The FDA based their approval on the results from 37 animal and human studies that were conducted by the Japanese manufacturer. Ajinomoto first began the FDA-approval process for advantame in 2009. It has already been approved in Australia, New Zealand, and approvals are currently pending in the European Union, as well as Japan. The safety studies were designed to identify the sweetener’s possible toxic side effects, such as reproductive, neurological, and cancer-causing effects and found it to be safe for human consumption.
It isn’t perfect though. For those with the genetic birth defect phenylketonuria (PKU), there is one noticeably important health risk that advantame contains, and that’s the aspartame. Those with PKU should avoid or limit their use of aspartame because of how difficult it is to metabolize, warns the FDA.

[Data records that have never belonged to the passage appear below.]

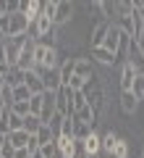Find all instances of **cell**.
Segmentation results:
<instances>
[{
    "label": "cell",
    "mask_w": 144,
    "mask_h": 158,
    "mask_svg": "<svg viewBox=\"0 0 144 158\" xmlns=\"http://www.w3.org/2000/svg\"><path fill=\"white\" fill-rule=\"evenodd\" d=\"M34 71L39 74V79H42V85L45 90H50V92H58L63 87V79H60V69H34Z\"/></svg>",
    "instance_id": "obj_1"
},
{
    "label": "cell",
    "mask_w": 144,
    "mask_h": 158,
    "mask_svg": "<svg viewBox=\"0 0 144 158\" xmlns=\"http://www.w3.org/2000/svg\"><path fill=\"white\" fill-rule=\"evenodd\" d=\"M144 71H139L134 63H123L121 66V92H131L134 90V82H136V77Z\"/></svg>",
    "instance_id": "obj_2"
},
{
    "label": "cell",
    "mask_w": 144,
    "mask_h": 158,
    "mask_svg": "<svg viewBox=\"0 0 144 158\" xmlns=\"http://www.w3.org/2000/svg\"><path fill=\"white\" fill-rule=\"evenodd\" d=\"M123 37H128V34H123L121 29H118L115 24H113V27H110V32H107V40H105V45H102V48H105V50H110L113 56L118 58V48H121Z\"/></svg>",
    "instance_id": "obj_3"
},
{
    "label": "cell",
    "mask_w": 144,
    "mask_h": 158,
    "mask_svg": "<svg viewBox=\"0 0 144 158\" xmlns=\"http://www.w3.org/2000/svg\"><path fill=\"white\" fill-rule=\"evenodd\" d=\"M110 27H113L110 21H97V27L92 29V48H102V45H105Z\"/></svg>",
    "instance_id": "obj_4"
},
{
    "label": "cell",
    "mask_w": 144,
    "mask_h": 158,
    "mask_svg": "<svg viewBox=\"0 0 144 158\" xmlns=\"http://www.w3.org/2000/svg\"><path fill=\"white\" fill-rule=\"evenodd\" d=\"M71 16H73V6L68 3V0H58V8H55V27L71 21Z\"/></svg>",
    "instance_id": "obj_5"
},
{
    "label": "cell",
    "mask_w": 144,
    "mask_h": 158,
    "mask_svg": "<svg viewBox=\"0 0 144 158\" xmlns=\"http://www.w3.org/2000/svg\"><path fill=\"white\" fill-rule=\"evenodd\" d=\"M58 113H63V116H73L71 92H68V87H60V90H58Z\"/></svg>",
    "instance_id": "obj_6"
},
{
    "label": "cell",
    "mask_w": 144,
    "mask_h": 158,
    "mask_svg": "<svg viewBox=\"0 0 144 158\" xmlns=\"http://www.w3.org/2000/svg\"><path fill=\"white\" fill-rule=\"evenodd\" d=\"M24 85L32 90V95H42L45 92V85H42V79H39L37 71H26L24 74Z\"/></svg>",
    "instance_id": "obj_7"
},
{
    "label": "cell",
    "mask_w": 144,
    "mask_h": 158,
    "mask_svg": "<svg viewBox=\"0 0 144 158\" xmlns=\"http://www.w3.org/2000/svg\"><path fill=\"white\" fill-rule=\"evenodd\" d=\"M84 150H87V156H89V158L100 156V153H102V137L92 132V135H89L87 140H84Z\"/></svg>",
    "instance_id": "obj_8"
},
{
    "label": "cell",
    "mask_w": 144,
    "mask_h": 158,
    "mask_svg": "<svg viewBox=\"0 0 144 158\" xmlns=\"http://www.w3.org/2000/svg\"><path fill=\"white\" fill-rule=\"evenodd\" d=\"M29 140H32V135H29L26 129H18V132H11V135H8V142H11L16 150L26 148V145H29Z\"/></svg>",
    "instance_id": "obj_9"
},
{
    "label": "cell",
    "mask_w": 144,
    "mask_h": 158,
    "mask_svg": "<svg viewBox=\"0 0 144 158\" xmlns=\"http://www.w3.org/2000/svg\"><path fill=\"white\" fill-rule=\"evenodd\" d=\"M97 116H100V113L94 111L92 106H84L81 111H76V113H73V118H79V121H84V124H89V127H94V124H97Z\"/></svg>",
    "instance_id": "obj_10"
},
{
    "label": "cell",
    "mask_w": 144,
    "mask_h": 158,
    "mask_svg": "<svg viewBox=\"0 0 144 158\" xmlns=\"http://www.w3.org/2000/svg\"><path fill=\"white\" fill-rule=\"evenodd\" d=\"M55 145H58V150H60L66 158L76 156V140H73V137H60V140H55Z\"/></svg>",
    "instance_id": "obj_11"
},
{
    "label": "cell",
    "mask_w": 144,
    "mask_h": 158,
    "mask_svg": "<svg viewBox=\"0 0 144 158\" xmlns=\"http://www.w3.org/2000/svg\"><path fill=\"white\" fill-rule=\"evenodd\" d=\"M76 61H79V58H66V61H63V66H60V79H63V87H66L68 82H71V77L76 74Z\"/></svg>",
    "instance_id": "obj_12"
},
{
    "label": "cell",
    "mask_w": 144,
    "mask_h": 158,
    "mask_svg": "<svg viewBox=\"0 0 144 158\" xmlns=\"http://www.w3.org/2000/svg\"><path fill=\"white\" fill-rule=\"evenodd\" d=\"M136 106H139V100H136L134 92H121V111H123V113L131 116V113L136 111Z\"/></svg>",
    "instance_id": "obj_13"
},
{
    "label": "cell",
    "mask_w": 144,
    "mask_h": 158,
    "mask_svg": "<svg viewBox=\"0 0 144 158\" xmlns=\"http://www.w3.org/2000/svg\"><path fill=\"white\" fill-rule=\"evenodd\" d=\"M24 74H26V71H21L18 66H13L11 71L6 74V85L13 87V90H16V87H21V85H24Z\"/></svg>",
    "instance_id": "obj_14"
},
{
    "label": "cell",
    "mask_w": 144,
    "mask_h": 158,
    "mask_svg": "<svg viewBox=\"0 0 144 158\" xmlns=\"http://www.w3.org/2000/svg\"><path fill=\"white\" fill-rule=\"evenodd\" d=\"M92 58H97V61L105 63V66H113V63L118 61V58L113 56L110 50H105V48H92Z\"/></svg>",
    "instance_id": "obj_15"
},
{
    "label": "cell",
    "mask_w": 144,
    "mask_h": 158,
    "mask_svg": "<svg viewBox=\"0 0 144 158\" xmlns=\"http://www.w3.org/2000/svg\"><path fill=\"white\" fill-rule=\"evenodd\" d=\"M76 77L87 79V82L94 77V69H92V63H89L87 58H79V61H76Z\"/></svg>",
    "instance_id": "obj_16"
},
{
    "label": "cell",
    "mask_w": 144,
    "mask_h": 158,
    "mask_svg": "<svg viewBox=\"0 0 144 158\" xmlns=\"http://www.w3.org/2000/svg\"><path fill=\"white\" fill-rule=\"evenodd\" d=\"M68 92H71V108H73V113L81 111L84 106H89V103H87V92H84V90H68Z\"/></svg>",
    "instance_id": "obj_17"
},
{
    "label": "cell",
    "mask_w": 144,
    "mask_h": 158,
    "mask_svg": "<svg viewBox=\"0 0 144 158\" xmlns=\"http://www.w3.org/2000/svg\"><path fill=\"white\" fill-rule=\"evenodd\" d=\"M42 127H45V124H42V118H39V116H32V113H29V116L24 118V129H26L29 135H37Z\"/></svg>",
    "instance_id": "obj_18"
},
{
    "label": "cell",
    "mask_w": 144,
    "mask_h": 158,
    "mask_svg": "<svg viewBox=\"0 0 144 158\" xmlns=\"http://www.w3.org/2000/svg\"><path fill=\"white\" fill-rule=\"evenodd\" d=\"M107 158H128V142L123 140V137H118L115 148H113V153H110Z\"/></svg>",
    "instance_id": "obj_19"
},
{
    "label": "cell",
    "mask_w": 144,
    "mask_h": 158,
    "mask_svg": "<svg viewBox=\"0 0 144 158\" xmlns=\"http://www.w3.org/2000/svg\"><path fill=\"white\" fill-rule=\"evenodd\" d=\"M115 142H118V135H115V132H107V135L102 137V153H105V156H110L113 148H115Z\"/></svg>",
    "instance_id": "obj_20"
},
{
    "label": "cell",
    "mask_w": 144,
    "mask_h": 158,
    "mask_svg": "<svg viewBox=\"0 0 144 158\" xmlns=\"http://www.w3.org/2000/svg\"><path fill=\"white\" fill-rule=\"evenodd\" d=\"M34 137L39 140V148H42V145H50V142H55V140H53V132H50V127H47V124H45Z\"/></svg>",
    "instance_id": "obj_21"
},
{
    "label": "cell",
    "mask_w": 144,
    "mask_h": 158,
    "mask_svg": "<svg viewBox=\"0 0 144 158\" xmlns=\"http://www.w3.org/2000/svg\"><path fill=\"white\" fill-rule=\"evenodd\" d=\"M29 113H32V116H39V113H42V95H32V100H29Z\"/></svg>",
    "instance_id": "obj_22"
},
{
    "label": "cell",
    "mask_w": 144,
    "mask_h": 158,
    "mask_svg": "<svg viewBox=\"0 0 144 158\" xmlns=\"http://www.w3.org/2000/svg\"><path fill=\"white\" fill-rule=\"evenodd\" d=\"M8 127H11V132L24 129V118L18 116V113H13V111H11V116H8Z\"/></svg>",
    "instance_id": "obj_23"
},
{
    "label": "cell",
    "mask_w": 144,
    "mask_h": 158,
    "mask_svg": "<svg viewBox=\"0 0 144 158\" xmlns=\"http://www.w3.org/2000/svg\"><path fill=\"white\" fill-rule=\"evenodd\" d=\"M134 95H136V100H144V74H139L136 82H134Z\"/></svg>",
    "instance_id": "obj_24"
},
{
    "label": "cell",
    "mask_w": 144,
    "mask_h": 158,
    "mask_svg": "<svg viewBox=\"0 0 144 158\" xmlns=\"http://www.w3.org/2000/svg\"><path fill=\"white\" fill-rule=\"evenodd\" d=\"M11 69H13V66H11V61H8V56H6V50H3V45H0V74L6 77Z\"/></svg>",
    "instance_id": "obj_25"
},
{
    "label": "cell",
    "mask_w": 144,
    "mask_h": 158,
    "mask_svg": "<svg viewBox=\"0 0 144 158\" xmlns=\"http://www.w3.org/2000/svg\"><path fill=\"white\" fill-rule=\"evenodd\" d=\"M55 8H58V3H42V16H50L53 21H55Z\"/></svg>",
    "instance_id": "obj_26"
},
{
    "label": "cell",
    "mask_w": 144,
    "mask_h": 158,
    "mask_svg": "<svg viewBox=\"0 0 144 158\" xmlns=\"http://www.w3.org/2000/svg\"><path fill=\"white\" fill-rule=\"evenodd\" d=\"M11 111H13V113H18L21 118H26V116H29V103H13Z\"/></svg>",
    "instance_id": "obj_27"
},
{
    "label": "cell",
    "mask_w": 144,
    "mask_h": 158,
    "mask_svg": "<svg viewBox=\"0 0 144 158\" xmlns=\"http://www.w3.org/2000/svg\"><path fill=\"white\" fill-rule=\"evenodd\" d=\"M39 153H42L45 158H55V153H58V145H55V142H50V145H42V148H39Z\"/></svg>",
    "instance_id": "obj_28"
},
{
    "label": "cell",
    "mask_w": 144,
    "mask_h": 158,
    "mask_svg": "<svg viewBox=\"0 0 144 158\" xmlns=\"http://www.w3.org/2000/svg\"><path fill=\"white\" fill-rule=\"evenodd\" d=\"M0 158H16V148L8 142V137H6V145H3V150H0Z\"/></svg>",
    "instance_id": "obj_29"
},
{
    "label": "cell",
    "mask_w": 144,
    "mask_h": 158,
    "mask_svg": "<svg viewBox=\"0 0 144 158\" xmlns=\"http://www.w3.org/2000/svg\"><path fill=\"white\" fill-rule=\"evenodd\" d=\"M63 137H73V116H66L63 121Z\"/></svg>",
    "instance_id": "obj_30"
},
{
    "label": "cell",
    "mask_w": 144,
    "mask_h": 158,
    "mask_svg": "<svg viewBox=\"0 0 144 158\" xmlns=\"http://www.w3.org/2000/svg\"><path fill=\"white\" fill-rule=\"evenodd\" d=\"M134 8H136L139 19H142V21H144V0H136V3H134Z\"/></svg>",
    "instance_id": "obj_31"
},
{
    "label": "cell",
    "mask_w": 144,
    "mask_h": 158,
    "mask_svg": "<svg viewBox=\"0 0 144 158\" xmlns=\"http://www.w3.org/2000/svg\"><path fill=\"white\" fill-rule=\"evenodd\" d=\"M134 40H136V42H139V48H142V50H144V27L139 29V34H136V37H134Z\"/></svg>",
    "instance_id": "obj_32"
},
{
    "label": "cell",
    "mask_w": 144,
    "mask_h": 158,
    "mask_svg": "<svg viewBox=\"0 0 144 158\" xmlns=\"http://www.w3.org/2000/svg\"><path fill=\"white\" fill-rule=\"evenodd\" d=\"M16 158H32V153H29L26 148H21V150H16Z\"/></svg>",
    "instance_id": "obj_33"
},
{
    "label": "cell",
    "mask_w": 144,
    "mask_h": 158,
    "mask_svg": "<svg viewBox=\"0 0 144 158\" xmlns=\"http://www.w3.org/2000/svg\"><path fill=\"white\" fill-rule=\"evenodd\" d=\"M3 87H6V77L0 74V92H3Z\"/></svg>",
    "instance_id": "obj_34"
},
{
    "label": "cell",
    "mask_w": 144,
    "mask_h": 158,
    "mask_svg": "<svg viewBox=\"0 0 144 158\" xmlns=\"http://www.w3.org/2000/svg\"><path fill=\"white\" fill-rule=\"evenodd\" d=\"M6 16V6H3V0H0V19Z\"/></svg>",
    "instance_id": "obj_35"
},
{
    "label": "cell",
    "mask_w": 144,
    "mask_h": 158,
    "mask_svg": "<svg viewBox=\"0 0 144 158\" xmlns=\"http://www.w3.org/2000/svg\"><path fill=\"white\" fill-rule=\"evenodd\" d=\"M3 145H6V135H0V150H3Z\"/></svg>",
    "instance_id": "obj_36"
},
{
    "label": "cell",
    "mask_w": 144,
    "mask_h": 158,
    "mask_svg": "<svg viewBox=\"0 0 144 158\" xmlns=\"http://www.w3.org/2000/svg\"><path fill=\"white\" fill-rule=\"evenodd\" d=\"M6 108H8V106H6V103H3V98H0V113L6 111Z\"/></svg>",
    "instance_id": "obj_37"
},
{
    "label": "cell",
    "mask_w": 144,
    "mask_h": 158,
    "mask_svg": "<svg viewBox=\"0 0 144 158\" xmlns=\"http://www.w3.org/2000/svg\"><path fill=\"white\" fill-rule=\"evenodd\" d=\"M32 158H45V156H42V153H34V156H32Z\"/></svg>",
    "instance_id": "obj_38"
},
{
    "label": "cell",
    "mask_w": 144,
    "mask_h": 158,
    "mask_svg": "<svg viewBox=\"0 0 144 158\" xmlns=\"http://www.w3.org/2000/svg\"><path fill=\"white\" fill-rule=\"evenodd\" d=\"M142 158H144V150H142Z\"/></svg>",
    "instance_id": "obj_39"
}]
</instances>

PKU causes the amino acid, phenylalanine to build up in the body, which is why it’s important to limit excessive intact if they can. Phenylalanine is in aspartame, and a buildup of the protein-building amino acids can cause a variety of health issues such as seizures, hyperactivity, skin rashes, and for children, mental retardation, small head size, and stunted growth.
Aside from those diagnosed with PKU, the extremely sweet new artificial food additive, is suggested for diabetics to use to curb their sugary cravings. Diabetics need to plan their diets carefully and limit their sugar intake. With the FDA-approval of artificial sweeteners, found in diet sodas, diabetics can enjoy the sweets without the health risks. However, as researchers study artificial sweeteners more, they find that there are increased rates of tumor development in animals from carcinogens, according to the American Cancer Society.
The FDA recognizes the possible danger, which is why it’s necessary to regulate the use of aspartame and other artificial sweeteners in the United States. In 2007, the FDA stated:
Considering results from the large number of studies on aspartame's safety, including five previously conducted negative chronic carcinogenicity studies, a recently reported large epidemiology study with negative associations between the use of aspartame and the occurrence of tumors, and negative findings from a series of three transgenic mouse assays, FDA finds no reason to alter its previous conclusion that aspartame is safe as a general purpose sweetener in food.
It could be safer to choose alternative sweeteners, since advantame contains the aspartame ingredient, though the FDA hasn’t announced legitimate cancer-causing findings.